Condensins play a
key role in higher order chromosome organization.
In budding yeast Saccharomyces cerevisiae, a condensin complex consists of five subunits: two conserved structural
maintenance of chromosome subunits, Smc2 and Smc4, a kleisin Brn1,
and two HEAT repeat subunits, Ycg1, which possesses a DNA binding
activity, and Ycs4, which can transiently associate with Smc4 and
thereby disrupt its association with the Smc2 head.
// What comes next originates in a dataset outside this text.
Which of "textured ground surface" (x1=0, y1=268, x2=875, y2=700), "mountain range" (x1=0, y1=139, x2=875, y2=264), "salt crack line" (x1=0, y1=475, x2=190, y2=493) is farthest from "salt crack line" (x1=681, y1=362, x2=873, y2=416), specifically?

We characterized
here DNA binding activity of the non-SMC subunits using an agnostic,
model-independent approach. To this end, we mapped the DNA interface
of the complex using sulfo-NHS biotin labeling. Besides the known
site on Ycg1, we found a patch of lysines at the C-terminal domain
of Ycs4 that were protected from biotinylation in the presence of
DNA. Point mutations at the predicted protein–DNA interface
reduced both Ycs4 binding to DNA and the DNA stimulated ATPase activity
of the reconstituted condensin, whereas overproduction of the mutant
Ycs4 was detrimental for yeast viability. Notably, the DNA binding
site on Ycs4 partially overlapped with its interface with SMC4, revealing
an intricate interplay between DNA binding, engagement of the Smc2-Smc4
heads, and ATP hydrolysis and suggesting a mechanism for ATP-modulated
loading and translocation of condensins on DNA.